XML.com: XML From the Inside Out
oreilly.comSafari Bookshelf.Conferences.

advertisement

Translating XML Documents with xml:tm
by Andrzej Zydron | Pages: 1, 2, 3

Translation Memory

When an xml:tm namespace document is ready for translation, the namespace itself specifies the text that is to be translated. The tm namespace can be used to create an XLIFF document for translation.

XLIFF

XLIFF is an OASIS standard: XML Localization Interchange File Format. XLIFF is another XML format that is optimized for translation. Using XLIFF you can protect the original document from accidental corruption during the translation process. In addition you can supply other relevant information to the translator such as translation memory and preferred terminology.
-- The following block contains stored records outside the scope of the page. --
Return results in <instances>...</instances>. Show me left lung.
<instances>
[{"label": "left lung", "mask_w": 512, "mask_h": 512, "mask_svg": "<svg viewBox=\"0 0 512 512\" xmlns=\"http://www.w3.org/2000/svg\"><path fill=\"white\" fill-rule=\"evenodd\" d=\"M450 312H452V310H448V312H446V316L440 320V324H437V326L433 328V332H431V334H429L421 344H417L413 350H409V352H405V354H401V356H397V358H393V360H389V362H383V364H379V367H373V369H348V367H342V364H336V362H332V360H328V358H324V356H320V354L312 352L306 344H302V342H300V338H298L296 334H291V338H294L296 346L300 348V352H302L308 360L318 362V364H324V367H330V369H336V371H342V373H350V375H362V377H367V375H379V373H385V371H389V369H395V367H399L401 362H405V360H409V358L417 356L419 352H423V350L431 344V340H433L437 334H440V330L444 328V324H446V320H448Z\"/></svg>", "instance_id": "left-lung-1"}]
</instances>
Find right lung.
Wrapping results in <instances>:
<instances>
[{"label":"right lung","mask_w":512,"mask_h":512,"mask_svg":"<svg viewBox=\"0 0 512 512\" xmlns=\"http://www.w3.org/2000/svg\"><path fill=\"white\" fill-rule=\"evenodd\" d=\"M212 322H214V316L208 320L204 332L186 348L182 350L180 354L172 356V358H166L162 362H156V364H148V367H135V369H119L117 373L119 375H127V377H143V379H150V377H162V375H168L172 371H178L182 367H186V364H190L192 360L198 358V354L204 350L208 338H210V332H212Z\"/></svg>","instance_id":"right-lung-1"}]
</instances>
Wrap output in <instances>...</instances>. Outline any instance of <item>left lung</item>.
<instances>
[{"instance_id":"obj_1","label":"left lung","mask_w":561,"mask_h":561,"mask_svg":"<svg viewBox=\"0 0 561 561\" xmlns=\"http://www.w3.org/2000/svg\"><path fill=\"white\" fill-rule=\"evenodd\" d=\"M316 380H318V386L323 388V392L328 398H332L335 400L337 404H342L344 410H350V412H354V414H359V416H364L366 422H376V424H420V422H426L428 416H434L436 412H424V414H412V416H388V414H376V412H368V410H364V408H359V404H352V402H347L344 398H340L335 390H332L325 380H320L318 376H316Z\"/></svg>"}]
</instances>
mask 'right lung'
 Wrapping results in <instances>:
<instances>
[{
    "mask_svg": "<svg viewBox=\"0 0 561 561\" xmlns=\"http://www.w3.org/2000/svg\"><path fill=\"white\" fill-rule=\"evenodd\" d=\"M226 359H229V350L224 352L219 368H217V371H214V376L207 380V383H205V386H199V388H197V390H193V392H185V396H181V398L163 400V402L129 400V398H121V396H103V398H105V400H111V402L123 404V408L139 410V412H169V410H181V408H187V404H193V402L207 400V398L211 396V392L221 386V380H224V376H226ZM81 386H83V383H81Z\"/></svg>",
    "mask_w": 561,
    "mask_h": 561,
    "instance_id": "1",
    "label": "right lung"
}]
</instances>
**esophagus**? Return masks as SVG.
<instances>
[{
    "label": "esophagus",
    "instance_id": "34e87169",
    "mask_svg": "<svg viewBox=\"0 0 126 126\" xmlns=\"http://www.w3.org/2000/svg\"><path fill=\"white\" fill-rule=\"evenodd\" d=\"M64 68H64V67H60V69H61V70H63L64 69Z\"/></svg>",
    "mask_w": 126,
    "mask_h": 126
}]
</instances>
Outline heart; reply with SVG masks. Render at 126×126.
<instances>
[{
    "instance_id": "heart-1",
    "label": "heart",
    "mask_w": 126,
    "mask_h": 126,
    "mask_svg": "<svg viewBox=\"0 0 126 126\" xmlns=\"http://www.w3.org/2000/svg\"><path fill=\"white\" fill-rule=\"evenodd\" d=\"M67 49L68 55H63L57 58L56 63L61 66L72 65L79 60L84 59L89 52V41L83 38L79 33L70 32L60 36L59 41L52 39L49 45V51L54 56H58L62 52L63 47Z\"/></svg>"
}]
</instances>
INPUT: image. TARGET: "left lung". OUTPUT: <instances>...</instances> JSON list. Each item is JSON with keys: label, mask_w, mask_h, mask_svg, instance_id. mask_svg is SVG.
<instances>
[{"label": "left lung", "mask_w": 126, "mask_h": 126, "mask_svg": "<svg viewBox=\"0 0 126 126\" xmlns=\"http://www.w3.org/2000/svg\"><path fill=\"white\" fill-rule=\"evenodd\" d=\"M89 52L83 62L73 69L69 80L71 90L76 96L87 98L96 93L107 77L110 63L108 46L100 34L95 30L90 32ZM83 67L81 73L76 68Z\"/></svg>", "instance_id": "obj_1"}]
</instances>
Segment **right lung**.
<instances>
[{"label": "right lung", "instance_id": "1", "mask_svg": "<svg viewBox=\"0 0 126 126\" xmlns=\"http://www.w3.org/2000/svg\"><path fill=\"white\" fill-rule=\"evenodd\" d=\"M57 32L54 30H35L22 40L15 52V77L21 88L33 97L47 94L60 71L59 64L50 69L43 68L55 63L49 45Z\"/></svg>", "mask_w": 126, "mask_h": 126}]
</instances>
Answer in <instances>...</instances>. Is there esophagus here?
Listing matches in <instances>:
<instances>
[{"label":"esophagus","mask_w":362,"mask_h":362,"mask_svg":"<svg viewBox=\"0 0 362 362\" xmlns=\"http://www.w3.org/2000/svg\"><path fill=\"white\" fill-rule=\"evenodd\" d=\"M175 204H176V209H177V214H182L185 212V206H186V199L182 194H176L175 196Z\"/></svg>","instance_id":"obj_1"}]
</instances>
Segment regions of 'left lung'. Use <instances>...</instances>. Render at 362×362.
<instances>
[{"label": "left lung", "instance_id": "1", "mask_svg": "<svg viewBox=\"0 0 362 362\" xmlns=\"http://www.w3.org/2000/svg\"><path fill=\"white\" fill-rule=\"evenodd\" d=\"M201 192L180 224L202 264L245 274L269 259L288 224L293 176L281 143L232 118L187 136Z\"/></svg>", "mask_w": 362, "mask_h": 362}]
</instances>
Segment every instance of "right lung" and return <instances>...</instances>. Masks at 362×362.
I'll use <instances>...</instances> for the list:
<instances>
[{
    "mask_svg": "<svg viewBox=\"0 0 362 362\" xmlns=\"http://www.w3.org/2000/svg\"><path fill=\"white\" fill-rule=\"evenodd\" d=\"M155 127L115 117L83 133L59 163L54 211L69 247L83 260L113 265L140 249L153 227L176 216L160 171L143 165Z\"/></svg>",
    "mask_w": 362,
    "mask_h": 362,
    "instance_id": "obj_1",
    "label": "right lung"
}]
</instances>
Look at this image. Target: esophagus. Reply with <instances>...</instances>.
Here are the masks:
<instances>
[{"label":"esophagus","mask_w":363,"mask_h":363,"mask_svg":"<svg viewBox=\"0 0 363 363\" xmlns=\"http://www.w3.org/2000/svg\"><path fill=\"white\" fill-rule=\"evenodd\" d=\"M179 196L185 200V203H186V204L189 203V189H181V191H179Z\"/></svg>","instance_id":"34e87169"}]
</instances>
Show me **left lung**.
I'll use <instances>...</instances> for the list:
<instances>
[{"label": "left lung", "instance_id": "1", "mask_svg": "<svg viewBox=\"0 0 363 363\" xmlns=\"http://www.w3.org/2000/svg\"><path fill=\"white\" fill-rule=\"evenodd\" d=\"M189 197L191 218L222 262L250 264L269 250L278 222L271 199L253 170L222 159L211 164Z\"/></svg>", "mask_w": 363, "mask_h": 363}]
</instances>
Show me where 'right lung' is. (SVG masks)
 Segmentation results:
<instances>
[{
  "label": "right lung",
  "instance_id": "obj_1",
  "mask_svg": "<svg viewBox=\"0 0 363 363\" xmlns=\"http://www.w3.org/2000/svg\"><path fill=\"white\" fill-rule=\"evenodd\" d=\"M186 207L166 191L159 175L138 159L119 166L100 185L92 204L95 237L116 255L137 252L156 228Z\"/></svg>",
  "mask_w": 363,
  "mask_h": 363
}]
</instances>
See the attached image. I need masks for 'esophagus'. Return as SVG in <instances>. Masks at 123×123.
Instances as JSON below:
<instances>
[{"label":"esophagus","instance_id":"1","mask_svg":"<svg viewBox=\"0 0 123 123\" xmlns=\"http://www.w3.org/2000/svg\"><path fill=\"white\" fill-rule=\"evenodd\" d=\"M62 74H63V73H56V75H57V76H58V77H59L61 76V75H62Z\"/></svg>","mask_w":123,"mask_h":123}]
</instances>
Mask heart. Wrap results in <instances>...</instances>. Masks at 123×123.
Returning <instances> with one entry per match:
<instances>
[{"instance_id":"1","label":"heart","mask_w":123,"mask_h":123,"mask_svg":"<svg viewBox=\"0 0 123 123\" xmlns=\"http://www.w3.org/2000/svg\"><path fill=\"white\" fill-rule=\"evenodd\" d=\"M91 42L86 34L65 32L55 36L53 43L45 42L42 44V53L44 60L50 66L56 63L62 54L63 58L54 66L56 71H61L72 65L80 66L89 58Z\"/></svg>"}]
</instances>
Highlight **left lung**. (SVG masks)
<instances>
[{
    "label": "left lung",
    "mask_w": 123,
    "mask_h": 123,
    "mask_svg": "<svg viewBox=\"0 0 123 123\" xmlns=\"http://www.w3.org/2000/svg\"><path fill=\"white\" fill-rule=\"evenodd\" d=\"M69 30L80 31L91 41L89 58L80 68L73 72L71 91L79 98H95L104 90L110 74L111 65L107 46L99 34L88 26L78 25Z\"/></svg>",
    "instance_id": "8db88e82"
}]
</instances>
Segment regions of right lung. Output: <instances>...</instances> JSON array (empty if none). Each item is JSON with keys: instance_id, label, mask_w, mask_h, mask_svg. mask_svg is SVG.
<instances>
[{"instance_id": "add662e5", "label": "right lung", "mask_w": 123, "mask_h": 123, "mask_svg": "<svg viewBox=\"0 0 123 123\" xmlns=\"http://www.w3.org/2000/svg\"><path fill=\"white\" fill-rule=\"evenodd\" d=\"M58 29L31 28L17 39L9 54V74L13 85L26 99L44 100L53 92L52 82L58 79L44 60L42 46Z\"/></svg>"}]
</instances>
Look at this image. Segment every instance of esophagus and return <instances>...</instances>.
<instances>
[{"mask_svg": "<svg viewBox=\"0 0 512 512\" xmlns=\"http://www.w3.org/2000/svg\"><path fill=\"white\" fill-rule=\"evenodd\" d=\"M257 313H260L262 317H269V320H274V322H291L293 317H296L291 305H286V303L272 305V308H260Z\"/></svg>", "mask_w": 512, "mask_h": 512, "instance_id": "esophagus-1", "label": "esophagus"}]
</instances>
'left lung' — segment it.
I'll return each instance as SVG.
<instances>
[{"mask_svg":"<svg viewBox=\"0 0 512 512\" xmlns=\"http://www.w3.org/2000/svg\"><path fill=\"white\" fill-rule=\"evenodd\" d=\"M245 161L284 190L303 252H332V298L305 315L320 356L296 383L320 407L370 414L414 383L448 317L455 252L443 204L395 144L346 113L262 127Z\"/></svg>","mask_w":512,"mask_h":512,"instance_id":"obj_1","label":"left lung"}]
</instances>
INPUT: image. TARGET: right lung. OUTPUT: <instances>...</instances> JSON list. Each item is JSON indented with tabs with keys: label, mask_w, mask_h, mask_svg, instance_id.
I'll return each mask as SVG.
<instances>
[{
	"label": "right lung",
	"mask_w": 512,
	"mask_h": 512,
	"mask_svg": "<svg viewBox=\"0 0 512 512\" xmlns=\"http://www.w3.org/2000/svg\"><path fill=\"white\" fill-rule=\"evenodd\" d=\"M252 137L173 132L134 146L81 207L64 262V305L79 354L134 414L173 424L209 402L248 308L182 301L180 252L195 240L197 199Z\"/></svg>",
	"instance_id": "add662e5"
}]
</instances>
The following is an example of an XLIFF document based on the previous example:

<?xml version="1.0" encoding="UTF-8" ?>
<!DOCTYPE xliff PUBLIC "-//XML-INTL XLIFF-XML 1.0//EN" "file:xliff.dtd">
<xliff version="1.0">
<file datatype="xml" source-language="en-USA" target-language="es-ESP">
<header>
<count-group name="Totals">
<count count-type="TextUnits" unit="transUnits">40</count>
<count count-type="TotalWordCount" unit="words">416</count>
</count-group>
</header>
<body>
<trans-unit id="t1">
<source> Xml:tm</source>
<target ts="matched"> Xml:tm </target>
</trans-unit>
<trans-unit id="t2">
<source> Xml:tm is a revolutionary technique for dealing with the problems of translation memory for XML documents by using XML techniques and embedding memory directly into the XML documents themselves. </source>
<target> Xml:tm is a revolutionary technique for dealing with the problems of translation memory for XML documents by using XML techniques and embedding memory directly into the XML documents themselves. </target>
</trans-unit>
<trans-unit id="t3">
<source> It makes extensive use of XML namespace. </source>
<target> It makes extensive use of XML namespace. </target>
</trans-unit>
<trans-unit id="t4">
<source> The “tm” stands for “text memory”. </source>
<target> The “tm” stands for “text memory”. </target>
</trans-unit>
<trans-unit id="t5">
<source> There are two aspects to text memory: </source>
<target> There are two aspects to text memory: </target>
</trans-unit>
<trans-unit id="t6">
<source> Author memory </source>
<target> Author memory </target>
</trans-unit>
<trans-unit id="t7">
<source> Translation memory </source>
<target> Translation memory </target>
</trans-unit>
...

The magenta colored text signifies where the translated text will replace the source language text as shown below:

<?xml version="1.0" encoding="UTF-8" ?>
<!DOCTYPE xliff PUBLIC "-//XML-INTL XLIFF-XML 1.0//EN" "xliff.dtd">
<xliff version="1.0">
<file datatype="xml" source-language="en-USA" target-language="es-ESP">
<header>
<count-group name="Totals">
<count count-type="TextUnits" unit="transUnits">40</count>
<count count-type="TotalWordCount" unit="words">416</count>
</count-group>
</header>
<body>
<trans-unit id="t1">
<source> Xml:tm</source>
<target> Xml:tm </target>
</trans-unit>
<trans-unit id="t2">
<source> Xml:tm is a revolutionary technique for dealing with the problems of translation memory for XML documents by using XML techniques and embedding memory directly into the XML documents themselves. </source>
<target> Xml:tm es un técnica revolucionaria que trata los problemas de memoria de traducción en documentos XML usando técnicas XML e incluyendo la memoria en el documento mismo. </target>
</trans-unit>
<trans-unit id="t3">
<source> It makes extensive use of XML namespace. </source>
<target>E sta técnica hace extensor uso de XML namespace. </target>
</trans-unit>
<trans-unit id="t4">
<source> The “tm” stands for “text memory”. </source>
<target> “tm” significa “memoria de texto”. </target>
</trans-unit>
<trans-unit id="t5">
<source> There are two aspects to text memory: </source>
<target> Hay dos aspectos de memoria de texto: </target>
</trans-unit>
<trans-unit id="t6">
<source> Author memory </source>
<target> Memoria de autor </target>
</trans-unit>
<trans-unit id="t7">
<source> Translation memory </source>
<target> Memoria de traducción </target>
</trans-unit>
...

When the translation has been completed the target language text can be merged with the original document to create a new target language version of that document. The net result is a perfectly aligned source and target language document.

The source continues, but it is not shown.